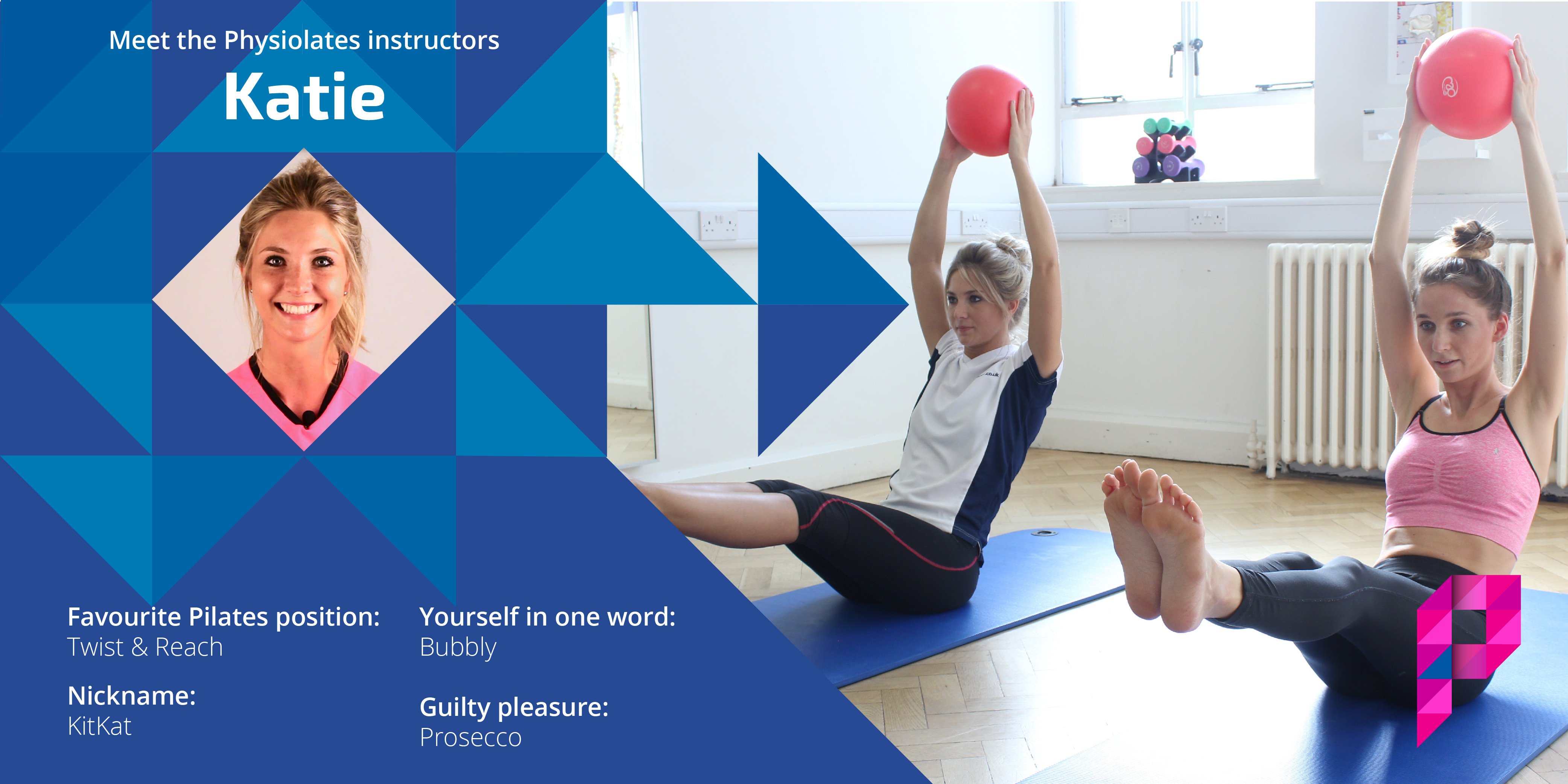 Meet the Physiolates instructors

Katie

Favourite Pilates position:
Twist & Reach

Nickname:
KitKat

Yourself in one word:
Bubbly

Guilty pleasure:
Prosecco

════════════════════

> Prompt:
Each of the entries above must be output exactly, with none of the pictures.

> Task output:
 Meet the Physiolates instructors

Katie

Favourite Pilates position:
Twist & Reach

Nickname:
KitKat

Yourself in one word:
Bubbly

Guilty pleasure:
Prosecco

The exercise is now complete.